This invention relates to determining the characteristics of ultrashort laser pulses and, more particularly, the application of electronic devices for measuring parameters that completely characterize ultrashort laser pulses.
The development of ultrashort, i.e., picosecond and sub-picosecond, laser sources has largely precluded techniques for the accurate and complete characterization of the pulses coming from such lasers. Currently, the most commonly used measurement is the non-linear correlation. Unfortunately, this autocorrelation provides only an estimate of the pulse width, and contains no information about the specific amplitude and phase of the pulse.
Methods that lead to the determination of the phase and amplitude of the pulse include iterative fitting on an interferometric autocorrelation and the pulse spectrum, or generating asymmetric interferometric correlations with the insertion of quadratic dispersion in one arm of the correlator. More recent techniques involving higher order nonlinearities, combined with numerical algorithms, have been successfully introduced. While these techniques work well, they generally require high intensity pulses.
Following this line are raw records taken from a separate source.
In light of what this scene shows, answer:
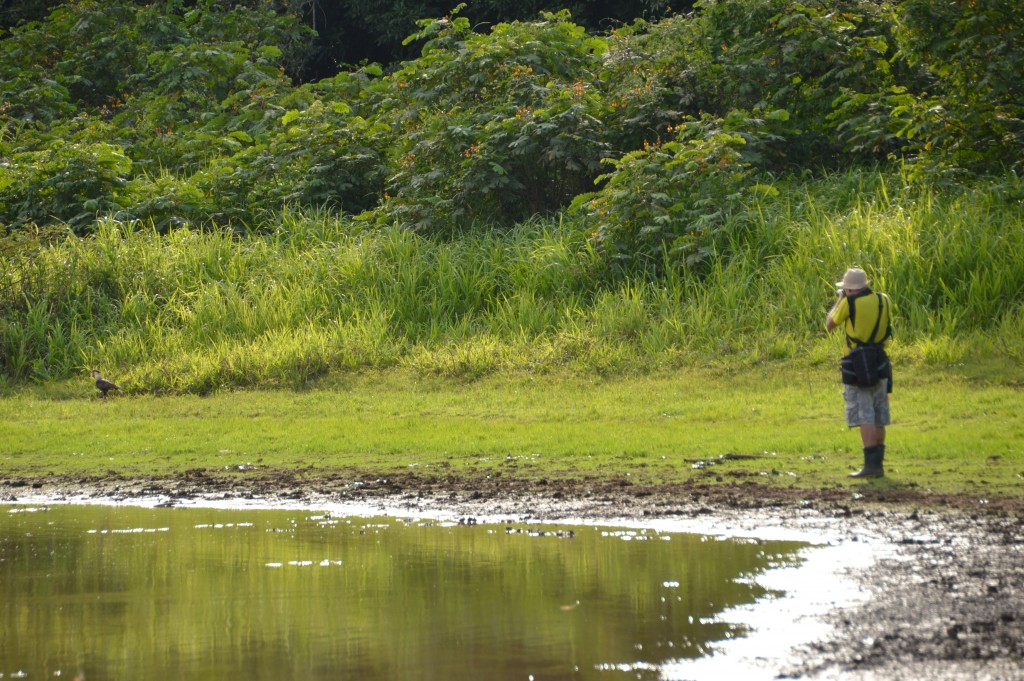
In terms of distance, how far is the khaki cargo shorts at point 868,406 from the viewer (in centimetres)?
920

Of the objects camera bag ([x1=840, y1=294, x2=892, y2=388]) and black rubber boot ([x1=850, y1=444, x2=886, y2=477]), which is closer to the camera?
black rubber boot ([x1=850, y1=444, x2=886, y2=477])

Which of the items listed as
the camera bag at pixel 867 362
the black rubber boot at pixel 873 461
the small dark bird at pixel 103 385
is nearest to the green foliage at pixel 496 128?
the small dark bird at pixel 103 385

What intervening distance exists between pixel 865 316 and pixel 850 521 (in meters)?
2.14

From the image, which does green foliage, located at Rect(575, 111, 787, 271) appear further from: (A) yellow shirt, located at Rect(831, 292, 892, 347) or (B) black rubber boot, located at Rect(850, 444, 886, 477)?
(B) black rubber boot, located at Rect(850, 444, 886, 477)

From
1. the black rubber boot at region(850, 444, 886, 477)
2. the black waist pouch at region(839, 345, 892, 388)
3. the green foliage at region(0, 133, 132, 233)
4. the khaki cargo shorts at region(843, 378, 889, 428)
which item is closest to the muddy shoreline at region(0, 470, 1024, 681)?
the black rubber boot at region(850, 444, 886, 477)

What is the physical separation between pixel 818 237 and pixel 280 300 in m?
7.06

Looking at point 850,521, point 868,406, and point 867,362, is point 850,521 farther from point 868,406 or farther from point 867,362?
point 867,362

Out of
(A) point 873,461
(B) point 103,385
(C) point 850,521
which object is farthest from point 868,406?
(B) point 103,385

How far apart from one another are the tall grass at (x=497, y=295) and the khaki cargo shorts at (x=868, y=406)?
13.6 feet

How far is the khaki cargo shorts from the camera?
920 cm

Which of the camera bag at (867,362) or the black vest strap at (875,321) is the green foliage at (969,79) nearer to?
the black vest strap at (875,321)

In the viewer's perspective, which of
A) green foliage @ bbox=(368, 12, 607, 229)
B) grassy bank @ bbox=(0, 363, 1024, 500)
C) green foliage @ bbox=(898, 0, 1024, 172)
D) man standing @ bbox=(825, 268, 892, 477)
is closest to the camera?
man standing @ bbox=(825, 268, 892, 477)

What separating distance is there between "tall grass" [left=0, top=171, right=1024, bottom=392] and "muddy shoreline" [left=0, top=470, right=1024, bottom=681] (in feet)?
16.4

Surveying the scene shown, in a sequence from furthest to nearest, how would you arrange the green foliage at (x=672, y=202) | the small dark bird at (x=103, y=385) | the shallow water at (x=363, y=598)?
the green foliage at (x=672, y=202) → the small dark bird at (x=103, y=385) → the shallow water at (x=363, y=598)
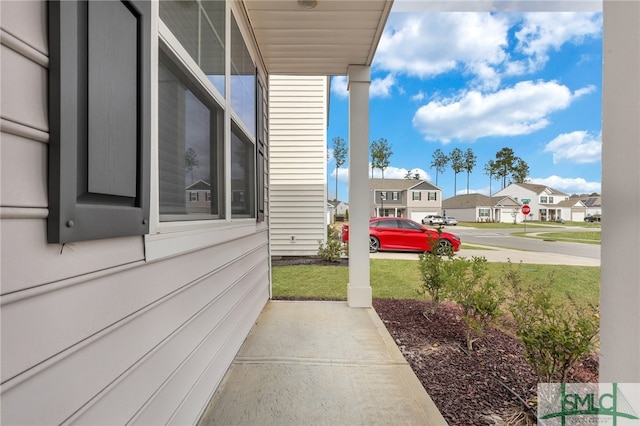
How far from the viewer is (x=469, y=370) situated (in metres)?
2.14

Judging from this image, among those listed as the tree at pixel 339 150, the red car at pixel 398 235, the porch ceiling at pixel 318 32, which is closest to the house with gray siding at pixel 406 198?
the tree at pixel 339 150

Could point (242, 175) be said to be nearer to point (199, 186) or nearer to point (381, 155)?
point (199, 186)

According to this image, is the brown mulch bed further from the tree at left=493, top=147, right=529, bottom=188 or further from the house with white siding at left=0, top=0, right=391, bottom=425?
the tree at left=493, top=147, right=529, bottom=188

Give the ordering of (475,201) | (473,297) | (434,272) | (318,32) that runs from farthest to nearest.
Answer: (475,201), (434,272), (318,32), (473,297)

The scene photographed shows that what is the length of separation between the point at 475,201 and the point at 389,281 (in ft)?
112

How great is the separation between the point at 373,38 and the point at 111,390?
129 inches

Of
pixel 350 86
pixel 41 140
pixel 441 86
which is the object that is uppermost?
pixel 441 86

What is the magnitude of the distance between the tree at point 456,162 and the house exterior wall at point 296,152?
35841 mm

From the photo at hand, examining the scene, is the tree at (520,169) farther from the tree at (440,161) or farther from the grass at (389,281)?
the grass at (389,281)

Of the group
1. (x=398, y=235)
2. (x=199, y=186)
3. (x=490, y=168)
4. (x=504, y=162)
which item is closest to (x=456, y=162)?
(x=490, y=168)

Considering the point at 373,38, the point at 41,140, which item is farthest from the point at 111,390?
the point at 373,38

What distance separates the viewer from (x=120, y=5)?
0.86 meters

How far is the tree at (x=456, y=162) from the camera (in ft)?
123

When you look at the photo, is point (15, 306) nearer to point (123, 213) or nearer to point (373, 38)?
point (123, 213)
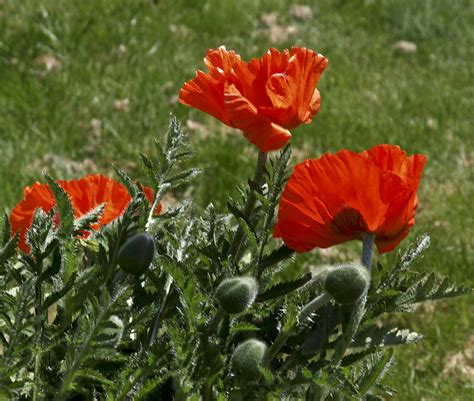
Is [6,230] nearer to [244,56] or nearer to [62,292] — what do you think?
[62,292]

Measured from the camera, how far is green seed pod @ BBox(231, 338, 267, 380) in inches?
57.4

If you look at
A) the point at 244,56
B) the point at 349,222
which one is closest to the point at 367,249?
the point at 349,222

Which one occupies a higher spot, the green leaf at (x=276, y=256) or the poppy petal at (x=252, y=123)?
the poppy petal at (x=252, y=123)

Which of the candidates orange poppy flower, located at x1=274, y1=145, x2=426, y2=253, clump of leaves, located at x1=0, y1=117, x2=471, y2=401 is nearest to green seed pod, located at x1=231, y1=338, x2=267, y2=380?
clump of leaves, located at x1=0, y1=117, x2=471, y2=401

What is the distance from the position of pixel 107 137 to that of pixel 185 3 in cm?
143

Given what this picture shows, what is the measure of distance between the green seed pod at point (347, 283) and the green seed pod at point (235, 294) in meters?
0.12

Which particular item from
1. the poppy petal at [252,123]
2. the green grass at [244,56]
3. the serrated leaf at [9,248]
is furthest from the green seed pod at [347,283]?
the green grass at [244,56]

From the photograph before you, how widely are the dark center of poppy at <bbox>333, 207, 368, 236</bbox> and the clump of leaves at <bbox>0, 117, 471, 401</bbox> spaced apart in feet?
0.30

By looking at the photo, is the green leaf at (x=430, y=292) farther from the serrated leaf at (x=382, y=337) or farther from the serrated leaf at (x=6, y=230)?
the serrated leaf at (x=6, y=230)

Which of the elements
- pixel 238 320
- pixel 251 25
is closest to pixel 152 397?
pixel 238 320

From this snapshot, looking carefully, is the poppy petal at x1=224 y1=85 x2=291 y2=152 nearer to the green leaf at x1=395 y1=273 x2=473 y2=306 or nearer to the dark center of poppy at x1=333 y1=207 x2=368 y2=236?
the dark center of poppy at x1=333 y1=207 x2=368 y2=236

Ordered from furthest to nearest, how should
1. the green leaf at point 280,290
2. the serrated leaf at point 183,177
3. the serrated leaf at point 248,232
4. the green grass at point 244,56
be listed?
the green grass at point 244,56 < the serrated leaf at point 183,177 < the green leaf at point 280,290 < the serrated leaf at point 248,232

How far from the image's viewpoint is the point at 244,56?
4.97 meters

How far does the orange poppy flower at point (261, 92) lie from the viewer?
164 cm
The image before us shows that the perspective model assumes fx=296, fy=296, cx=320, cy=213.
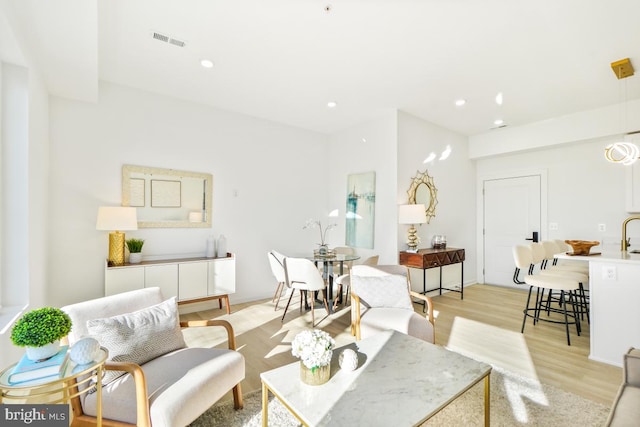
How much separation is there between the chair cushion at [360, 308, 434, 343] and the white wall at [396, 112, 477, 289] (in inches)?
74.7

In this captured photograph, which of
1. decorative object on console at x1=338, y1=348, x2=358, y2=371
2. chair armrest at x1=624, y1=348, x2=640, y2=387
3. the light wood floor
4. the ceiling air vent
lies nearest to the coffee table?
decorative object on console at x1=338, y1=348, x2=358, y2=371

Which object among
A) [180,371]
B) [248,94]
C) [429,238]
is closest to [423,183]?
[429,238]

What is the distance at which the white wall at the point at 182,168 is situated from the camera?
3232 millimetres

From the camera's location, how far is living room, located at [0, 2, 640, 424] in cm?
223

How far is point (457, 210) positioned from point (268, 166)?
349 centimetres

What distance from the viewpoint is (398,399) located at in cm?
141

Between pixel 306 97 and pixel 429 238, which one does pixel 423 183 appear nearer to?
pixel 429 238

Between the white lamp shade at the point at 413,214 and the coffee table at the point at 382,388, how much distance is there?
97.0 inches

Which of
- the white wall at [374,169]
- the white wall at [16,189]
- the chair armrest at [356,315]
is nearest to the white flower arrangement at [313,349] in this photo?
the chair armrest at [356,315]

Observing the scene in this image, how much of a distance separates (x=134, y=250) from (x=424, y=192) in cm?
416

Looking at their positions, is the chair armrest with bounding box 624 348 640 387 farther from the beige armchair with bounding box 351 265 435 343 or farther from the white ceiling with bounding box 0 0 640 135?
the white ceiling with bounding box 0 0 640 135

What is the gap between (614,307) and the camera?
2580 millimetres

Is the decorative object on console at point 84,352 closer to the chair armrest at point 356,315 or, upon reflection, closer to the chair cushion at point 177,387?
the chair cushion at point 177,387

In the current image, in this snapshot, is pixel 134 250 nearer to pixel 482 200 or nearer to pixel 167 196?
pixel 167 196
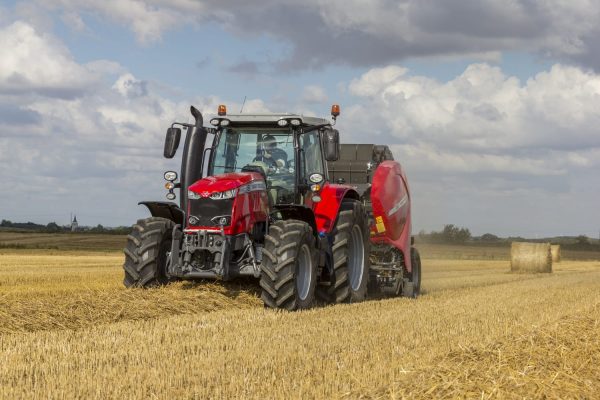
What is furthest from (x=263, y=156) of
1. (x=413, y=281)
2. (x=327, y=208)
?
(x=413, y=281)

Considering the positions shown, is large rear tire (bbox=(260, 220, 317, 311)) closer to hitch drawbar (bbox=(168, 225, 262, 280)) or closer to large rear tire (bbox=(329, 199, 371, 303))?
hitch drawbar (bbox=(168, 225, 262, 280))

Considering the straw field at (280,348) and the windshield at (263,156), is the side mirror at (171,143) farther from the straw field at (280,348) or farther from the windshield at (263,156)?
the straw field at (280,348)

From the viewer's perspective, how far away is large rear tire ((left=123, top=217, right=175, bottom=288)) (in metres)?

It should be noted that the common element in all of the measurements mentioned above is an optical nonlinearity with a femtosecond response time. Unfortunately, broadband nonlinearities are generally weak and require very intense ultrashort pulses. Some compromise between bandwidth and the magnitude of the nonlinear response can be made through the use of a phase matched crystal. In practice, however, a different crystal has to be used for different laser wavelengths. In view of this, there exists a need for an electronic device that covers a broad range of wavelengths. Initial work in this direction has been demonstrated in Li et al., "2-picosecond GaAs photodiode optoelectronic circuit for optical correlation applications," 61 Appl. Phys. Lett., pp. 3104-3106 (1992). A GaAs Schottky photodiode monolithically integrated with a microwave detector was used to perform correlations of picosecond optical pulses for time domain measurements on a train of laser pulses.
It is an object of the present invention to extend the temporal resolution of the GaAs Schottky photodiode monolithically integrated with a microwave detector to the ultrashort (picosecond to femtosecond) regime when used in a frequency domain measurement.
Another object of the present invention is to directly measure the amplitude and phase of an ultrashort laser pulse using only an integrated optoelectronic circuit.
One other object of the present invention is to determine the amplitude and phase of a single non-repetitive laser pulse using a two-dimensional integrated optoelectronic circuit.
Additional objects, advantages and novel features of the invention will be set forth in part in the description which follows, and in part will become apparent to those skilled in the art upon examination of the following or may be learned by practice of the invention. The objects and advantages of the invention may be realized and attained by means of the instrumentalities and combinations particularly pointed out in the appended claims.